Section 16. (a) The physician treating an insured, shall, consistent with generally accepted principles of professional medical practice and in consultation with the insured, make all clinical decisions regarding medical treatment to be provided to the insured, including the provision of durable medical equipment and hospital lengths of stay. Nothing in this section shall be construed as altering, affecting or modifying either the obligations of any third party or the terms and conditions of any agreement or contract between either the treating physician or the insured and any third party.

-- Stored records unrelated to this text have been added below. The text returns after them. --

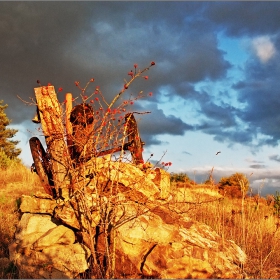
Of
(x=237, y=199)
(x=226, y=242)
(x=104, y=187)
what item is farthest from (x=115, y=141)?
(x=237, y=199)

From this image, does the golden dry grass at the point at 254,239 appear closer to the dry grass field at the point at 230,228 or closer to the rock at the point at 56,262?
the dry grass field at the point at 230,228

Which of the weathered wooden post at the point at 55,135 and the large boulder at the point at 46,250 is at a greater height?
the weathered wooden post at the point at 55,135

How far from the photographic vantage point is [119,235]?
19.0ft

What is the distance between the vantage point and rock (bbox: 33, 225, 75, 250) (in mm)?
6027

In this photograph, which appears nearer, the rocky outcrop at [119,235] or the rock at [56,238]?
the rocky outcrop at [119,235]

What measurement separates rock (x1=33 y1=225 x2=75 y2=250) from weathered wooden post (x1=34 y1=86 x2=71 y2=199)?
1.70ft

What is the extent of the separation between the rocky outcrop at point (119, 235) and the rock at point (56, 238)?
1 centimetres

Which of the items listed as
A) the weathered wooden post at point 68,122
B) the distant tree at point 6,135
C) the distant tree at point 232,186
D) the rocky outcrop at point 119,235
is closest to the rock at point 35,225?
the rocky outcrop at point 119,235

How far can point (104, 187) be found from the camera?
6383 millimetres

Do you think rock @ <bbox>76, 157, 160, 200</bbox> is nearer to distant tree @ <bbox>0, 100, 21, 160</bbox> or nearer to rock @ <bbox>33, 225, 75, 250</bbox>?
rock @ <bbox>33, 225, 75, 250</bbox>

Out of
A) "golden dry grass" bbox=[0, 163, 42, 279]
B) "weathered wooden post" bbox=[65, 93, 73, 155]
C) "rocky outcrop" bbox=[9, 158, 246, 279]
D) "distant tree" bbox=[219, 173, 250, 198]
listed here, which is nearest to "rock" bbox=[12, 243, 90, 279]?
"rocky outcrop" bbox=[9, 158, 246, 279]

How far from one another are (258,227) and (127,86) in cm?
514

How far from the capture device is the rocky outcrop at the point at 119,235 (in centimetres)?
573

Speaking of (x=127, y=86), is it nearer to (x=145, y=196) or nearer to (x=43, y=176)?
(x=145, y=196)
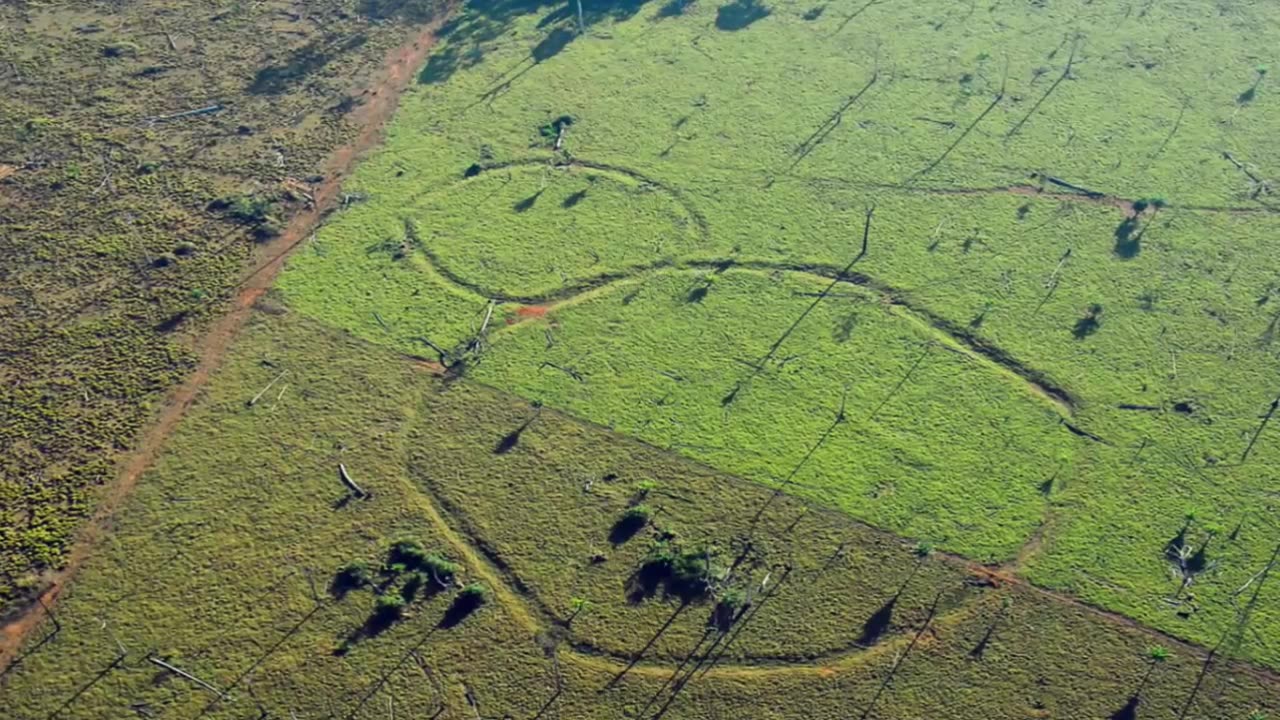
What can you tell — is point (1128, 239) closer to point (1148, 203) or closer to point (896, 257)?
point (1148, 203)

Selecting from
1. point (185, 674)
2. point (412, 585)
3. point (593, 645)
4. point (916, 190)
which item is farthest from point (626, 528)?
point (916, 190)

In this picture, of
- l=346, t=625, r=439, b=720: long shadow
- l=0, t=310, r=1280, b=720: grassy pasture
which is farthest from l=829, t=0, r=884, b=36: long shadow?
l=346, t=625, r=439, b=720: long shadow

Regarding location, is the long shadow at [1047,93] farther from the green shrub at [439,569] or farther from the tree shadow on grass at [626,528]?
the green shrub at [439,569]

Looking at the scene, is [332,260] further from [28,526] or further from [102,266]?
[28,526]

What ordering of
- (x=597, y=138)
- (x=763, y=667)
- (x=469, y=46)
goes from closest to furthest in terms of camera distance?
(x=763, y=667) → (x=597, y=138) → (x=469, y=46)

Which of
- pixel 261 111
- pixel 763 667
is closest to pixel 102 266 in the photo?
pixel 261 111

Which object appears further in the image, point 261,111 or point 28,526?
point 261,111
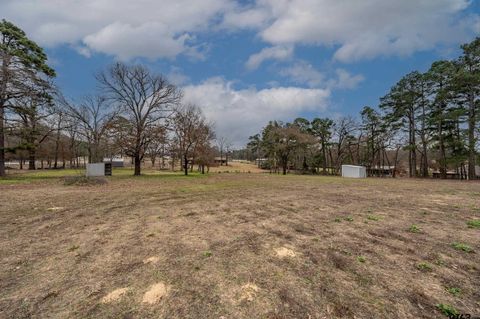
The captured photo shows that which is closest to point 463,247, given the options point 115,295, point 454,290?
point 454,290

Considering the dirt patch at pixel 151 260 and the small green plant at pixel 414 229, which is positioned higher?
the dirt patch at pixel 151 260

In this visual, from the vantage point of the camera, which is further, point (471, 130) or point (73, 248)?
point (471, 130)

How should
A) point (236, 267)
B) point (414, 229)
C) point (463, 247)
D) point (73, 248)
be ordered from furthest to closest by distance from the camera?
point (414, 229) → point (463, 247) → point (73, 248) → point (236, 267)

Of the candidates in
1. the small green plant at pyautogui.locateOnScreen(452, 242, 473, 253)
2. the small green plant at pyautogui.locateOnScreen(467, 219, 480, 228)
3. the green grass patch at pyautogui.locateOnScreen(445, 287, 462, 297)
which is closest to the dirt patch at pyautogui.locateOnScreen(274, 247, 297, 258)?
the green grass patch at pyautogui.locateOnScreen(445, 287, 462, 297)

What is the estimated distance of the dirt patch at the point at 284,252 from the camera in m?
3.45

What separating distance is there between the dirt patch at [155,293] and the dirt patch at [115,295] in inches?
10.2

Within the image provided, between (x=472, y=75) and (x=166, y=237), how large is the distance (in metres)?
30.0

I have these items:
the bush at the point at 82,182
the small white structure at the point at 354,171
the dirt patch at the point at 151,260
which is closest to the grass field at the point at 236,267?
the dirt patch at the point at 151,260

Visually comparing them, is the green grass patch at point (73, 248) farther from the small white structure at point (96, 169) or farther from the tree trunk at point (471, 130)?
the tree trunk at point (471, 130)

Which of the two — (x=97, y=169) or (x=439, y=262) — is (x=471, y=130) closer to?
(x=439, y=262)

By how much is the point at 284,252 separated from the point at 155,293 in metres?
2.02

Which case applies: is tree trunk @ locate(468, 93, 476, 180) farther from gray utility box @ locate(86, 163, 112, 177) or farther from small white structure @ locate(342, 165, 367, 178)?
gray utility box @ locate(86, 163, 112, 177)

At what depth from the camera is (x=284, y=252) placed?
3574 mm

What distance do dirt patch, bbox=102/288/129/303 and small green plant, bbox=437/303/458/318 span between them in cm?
335
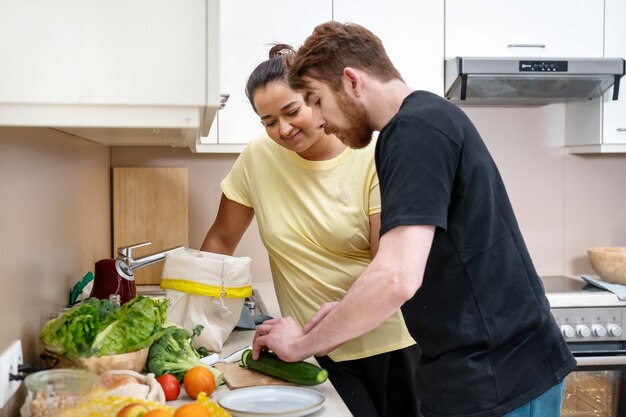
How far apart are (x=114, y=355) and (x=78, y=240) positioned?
0.82m

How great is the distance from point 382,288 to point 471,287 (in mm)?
179

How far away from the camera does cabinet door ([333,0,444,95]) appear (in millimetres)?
2816

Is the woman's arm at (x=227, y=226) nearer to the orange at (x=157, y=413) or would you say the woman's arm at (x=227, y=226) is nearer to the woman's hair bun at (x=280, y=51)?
the woman's hair bun at (x=280, y=51)

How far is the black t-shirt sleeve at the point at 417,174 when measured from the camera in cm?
126

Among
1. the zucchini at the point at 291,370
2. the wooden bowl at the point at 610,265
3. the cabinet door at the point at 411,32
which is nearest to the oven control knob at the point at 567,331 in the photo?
the wooden bowl at the point at 610,265

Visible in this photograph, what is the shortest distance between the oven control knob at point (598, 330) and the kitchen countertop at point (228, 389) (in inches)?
42.0

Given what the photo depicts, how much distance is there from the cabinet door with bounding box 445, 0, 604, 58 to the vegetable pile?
67.5 inches

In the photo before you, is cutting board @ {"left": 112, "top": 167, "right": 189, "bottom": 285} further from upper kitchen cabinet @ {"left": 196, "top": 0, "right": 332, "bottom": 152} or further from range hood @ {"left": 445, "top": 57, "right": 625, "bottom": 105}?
range hood @ {"left": 445, "top": 57, "right": 625, "bottom": 105}

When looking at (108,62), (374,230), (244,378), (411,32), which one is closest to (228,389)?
(244,378)

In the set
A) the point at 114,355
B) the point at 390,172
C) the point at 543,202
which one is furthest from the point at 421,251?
the point at 543,202

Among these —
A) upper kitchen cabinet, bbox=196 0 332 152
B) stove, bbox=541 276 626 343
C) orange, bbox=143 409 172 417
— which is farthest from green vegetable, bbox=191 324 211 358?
stove, bbox=541 276 626 343

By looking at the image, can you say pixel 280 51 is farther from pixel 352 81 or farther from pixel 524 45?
pixel 524 45

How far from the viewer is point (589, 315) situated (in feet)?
8.73

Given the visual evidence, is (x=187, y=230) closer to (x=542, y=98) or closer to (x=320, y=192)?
(x=320, y=192)
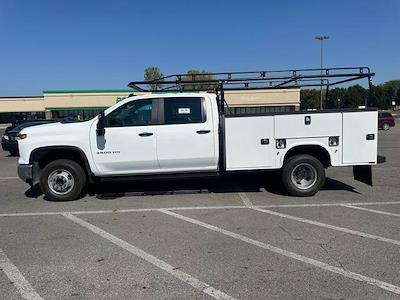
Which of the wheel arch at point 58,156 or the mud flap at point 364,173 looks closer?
the wheel arch at point 58,156

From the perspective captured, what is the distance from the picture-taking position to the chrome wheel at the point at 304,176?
8188 millimetres

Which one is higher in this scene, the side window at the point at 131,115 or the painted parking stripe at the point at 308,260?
the side window at the point at 131,115

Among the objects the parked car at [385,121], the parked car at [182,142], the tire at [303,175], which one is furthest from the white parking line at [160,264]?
the parked car at [385,121]

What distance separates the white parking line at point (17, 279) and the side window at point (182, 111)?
390cm

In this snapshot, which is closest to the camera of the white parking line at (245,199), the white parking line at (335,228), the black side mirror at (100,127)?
the white parking line at (335,228)

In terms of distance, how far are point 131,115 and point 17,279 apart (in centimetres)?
419

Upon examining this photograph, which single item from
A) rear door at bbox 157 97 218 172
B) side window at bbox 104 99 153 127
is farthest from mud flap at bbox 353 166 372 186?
side window at bbox 104 99 153 127

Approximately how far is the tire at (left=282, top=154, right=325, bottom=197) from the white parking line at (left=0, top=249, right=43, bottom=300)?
509 centimetres

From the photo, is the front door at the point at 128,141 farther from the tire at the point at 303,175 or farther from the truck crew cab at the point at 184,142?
the tire at the point at 303,175

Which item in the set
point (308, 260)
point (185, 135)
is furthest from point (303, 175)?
point (308, 260)

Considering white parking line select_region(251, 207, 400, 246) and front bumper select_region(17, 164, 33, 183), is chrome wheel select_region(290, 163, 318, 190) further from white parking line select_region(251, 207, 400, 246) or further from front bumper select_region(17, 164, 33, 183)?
front bumper select_region(17, 164, 33, 183)

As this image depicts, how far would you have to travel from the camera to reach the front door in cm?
792

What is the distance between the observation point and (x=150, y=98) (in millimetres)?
8016

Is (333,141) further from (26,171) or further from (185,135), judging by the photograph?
(26,171)
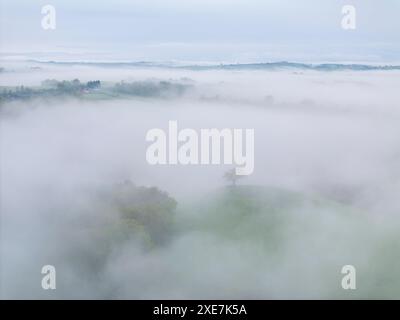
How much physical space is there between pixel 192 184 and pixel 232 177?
0.42 feet

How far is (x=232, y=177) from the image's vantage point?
6.25 ft

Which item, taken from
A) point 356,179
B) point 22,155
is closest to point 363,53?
point 356,179

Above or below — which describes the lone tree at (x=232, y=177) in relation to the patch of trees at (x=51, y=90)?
below

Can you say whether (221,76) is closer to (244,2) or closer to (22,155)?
(244,2)

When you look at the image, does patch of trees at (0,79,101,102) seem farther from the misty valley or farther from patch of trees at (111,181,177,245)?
patch of trees at (111,181,177,245)

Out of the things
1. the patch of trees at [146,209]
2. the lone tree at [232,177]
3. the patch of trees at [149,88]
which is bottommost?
the patch of trees at [146,209]

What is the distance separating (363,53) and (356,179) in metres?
0.40

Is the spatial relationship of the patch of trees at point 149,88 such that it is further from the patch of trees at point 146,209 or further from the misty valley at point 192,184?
the patch of trees at point 146,209

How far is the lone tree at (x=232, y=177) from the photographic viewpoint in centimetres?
190

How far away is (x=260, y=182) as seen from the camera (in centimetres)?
191

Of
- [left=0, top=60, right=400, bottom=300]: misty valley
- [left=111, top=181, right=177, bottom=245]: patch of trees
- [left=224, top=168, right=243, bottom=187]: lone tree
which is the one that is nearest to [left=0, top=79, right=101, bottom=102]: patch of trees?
[left=0, top=60, right=400, bottom=300]: misty valley

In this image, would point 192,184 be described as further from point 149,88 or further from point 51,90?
point 51,90

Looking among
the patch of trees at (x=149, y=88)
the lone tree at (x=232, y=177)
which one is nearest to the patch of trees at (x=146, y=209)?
the lone tree at (x=232, y=177)

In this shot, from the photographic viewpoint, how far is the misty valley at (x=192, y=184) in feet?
6.17
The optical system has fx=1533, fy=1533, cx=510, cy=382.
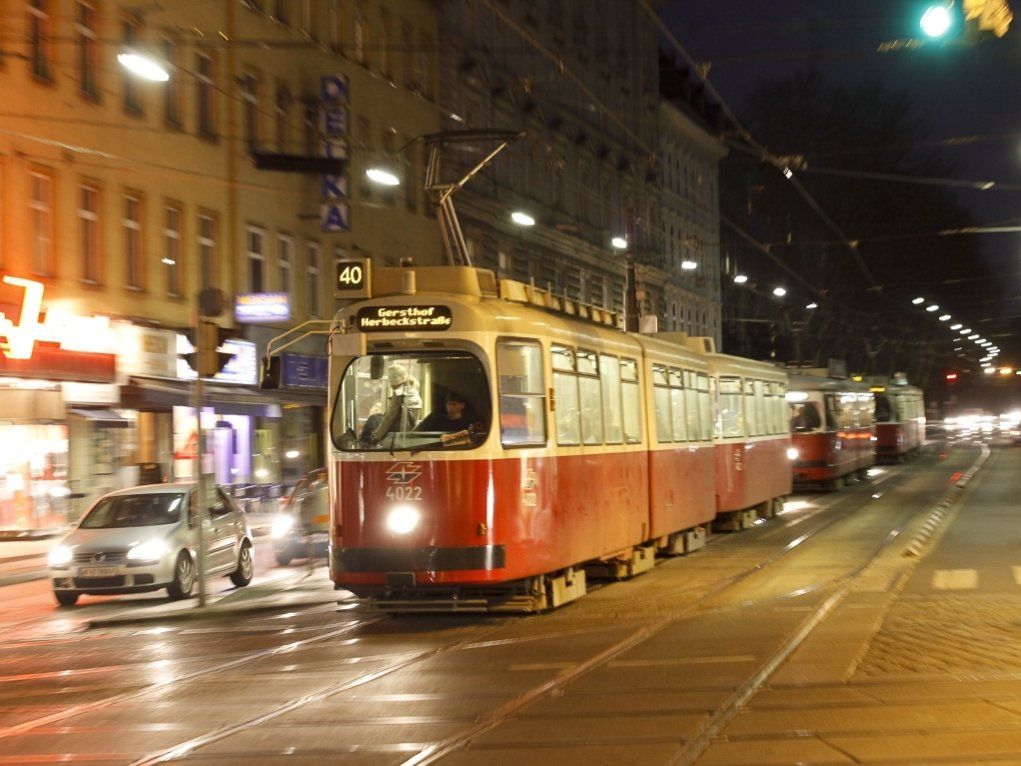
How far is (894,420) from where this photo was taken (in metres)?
58.4

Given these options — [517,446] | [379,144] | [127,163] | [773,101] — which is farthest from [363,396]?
[773,101]

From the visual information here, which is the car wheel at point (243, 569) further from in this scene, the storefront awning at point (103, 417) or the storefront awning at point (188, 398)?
the storefront awning at point (103, 417)

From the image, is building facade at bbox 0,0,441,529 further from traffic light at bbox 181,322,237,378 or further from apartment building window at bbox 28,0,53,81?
traffic light at bbox 181,322,237,378

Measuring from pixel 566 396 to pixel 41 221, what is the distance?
1558 centimetres

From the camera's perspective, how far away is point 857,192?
225 ft

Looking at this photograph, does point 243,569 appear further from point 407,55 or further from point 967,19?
point 407,55

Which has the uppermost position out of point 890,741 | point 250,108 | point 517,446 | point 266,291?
point 250,108

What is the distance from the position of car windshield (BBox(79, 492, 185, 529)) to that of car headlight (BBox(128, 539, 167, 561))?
66cm

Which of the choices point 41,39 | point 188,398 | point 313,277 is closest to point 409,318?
point 41,39

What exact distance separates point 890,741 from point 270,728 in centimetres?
362

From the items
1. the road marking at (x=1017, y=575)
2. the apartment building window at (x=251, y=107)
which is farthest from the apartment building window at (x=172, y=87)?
the road marking at (x=1017, y=575)

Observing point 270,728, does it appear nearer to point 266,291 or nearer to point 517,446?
point 517,446

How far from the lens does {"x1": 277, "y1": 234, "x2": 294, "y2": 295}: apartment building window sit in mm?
37281

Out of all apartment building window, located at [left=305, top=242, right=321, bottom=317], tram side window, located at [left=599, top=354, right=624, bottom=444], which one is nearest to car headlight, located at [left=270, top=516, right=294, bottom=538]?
tram side window, located at [left=599, top=354, right=624, bottom=444]
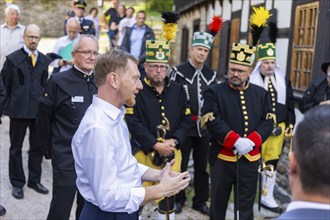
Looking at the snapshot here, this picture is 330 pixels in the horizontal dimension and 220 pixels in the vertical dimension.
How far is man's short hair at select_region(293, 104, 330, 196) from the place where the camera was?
54.2 inches

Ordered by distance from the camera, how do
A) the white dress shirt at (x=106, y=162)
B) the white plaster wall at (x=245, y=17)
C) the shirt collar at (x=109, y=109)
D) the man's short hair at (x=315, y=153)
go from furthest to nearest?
the white plaster wall at (x=245, y=17) → the shirt collar at (x=109, y=109) → the white dress shirt at (x=106, y=162) → the man's short hair at (x=315, y=153)

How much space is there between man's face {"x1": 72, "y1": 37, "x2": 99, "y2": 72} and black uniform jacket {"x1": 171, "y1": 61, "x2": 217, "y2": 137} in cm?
180

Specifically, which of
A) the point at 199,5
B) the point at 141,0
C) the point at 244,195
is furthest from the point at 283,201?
the point at 141,0

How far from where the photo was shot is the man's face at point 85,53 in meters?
3.81

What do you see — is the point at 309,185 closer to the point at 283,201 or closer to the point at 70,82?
the point at 70,82

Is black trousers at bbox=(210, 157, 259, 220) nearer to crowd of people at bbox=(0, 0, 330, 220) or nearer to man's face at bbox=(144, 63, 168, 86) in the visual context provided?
crowd of people at bbox=(0, 0, 330, 220)

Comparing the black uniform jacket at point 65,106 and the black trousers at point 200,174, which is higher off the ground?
the black uniform jacket at point 65,106

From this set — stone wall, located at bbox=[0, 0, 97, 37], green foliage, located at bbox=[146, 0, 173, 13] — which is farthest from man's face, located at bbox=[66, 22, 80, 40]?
green foliage, located at bbox=[146, 0, 173, 13]

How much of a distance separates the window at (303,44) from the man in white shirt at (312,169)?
17.3ft

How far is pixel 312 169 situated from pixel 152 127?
319 centimetres

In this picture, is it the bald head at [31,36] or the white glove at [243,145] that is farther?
the bald head at [31,36]

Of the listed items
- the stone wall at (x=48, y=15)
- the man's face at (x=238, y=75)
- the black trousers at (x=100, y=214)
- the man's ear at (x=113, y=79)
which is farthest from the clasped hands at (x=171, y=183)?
the stone wall at (x=48, y=15)

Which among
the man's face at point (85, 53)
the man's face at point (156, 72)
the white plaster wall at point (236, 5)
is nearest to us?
the man's face at point (85, 53)

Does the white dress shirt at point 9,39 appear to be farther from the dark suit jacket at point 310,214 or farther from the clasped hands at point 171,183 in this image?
the dark suit jacket at point 310,214
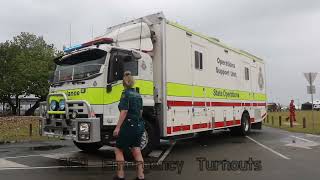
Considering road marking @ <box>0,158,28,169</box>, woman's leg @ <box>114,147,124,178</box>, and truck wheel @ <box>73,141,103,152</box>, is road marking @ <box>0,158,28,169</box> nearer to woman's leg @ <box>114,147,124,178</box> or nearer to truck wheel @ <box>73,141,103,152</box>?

(b) A carrier shall be required to pay for health care services ordered by a treating physician or a primary care provider if: (1) the services are a covered benefit under the insured’s health benefit plan; and (2) the services are medically necessary. A carrier may develop guidelines to be used in applying the standard of medical necessity, as defined in this subsection. Any such medical necessity guidelines utilized by a carrier in making coverage determinations shall be: (i) developed with input from practicing physicians and participating providers in the carrier’s or utilization review organization’s service area; (ii) developed under the standards adopted by national accreditation organizations; (iii) updated at least biennially or more often as new treatments, applications and technologies are adopted as generally accepted professional medical practice; and (iv) evidence-based, if practicable. In applying such guidelines, a carrier shall consider the individual health care needs of the insured. Any such medical necessity guidelines criteria shall be applied consistently by a carrier or a utilization review organization and made easily accessible and up-to-date on a carrier or utilization review organization’s website to subscribers, health care providers and the general public. If a carrier or utilization review organization intends either to implement a new medical necessity guideline or amend an existing requirement or restriction, the carrier or utilization review organization shall ensure that the new or amended requirement or restriction shall not be implemented unless the carrier’s or utilization review organization’s website has been updated to reflect the new or amended requirement or restriction.
(c) With respect to an insured enrolled in a health benefit plan under which the carrier or utilization review organization only provides administrative services, the obligations of a carrier or utilization review organization created by this section and related to payment shall be limited to recommending to the third party payor that coverage should be authorized.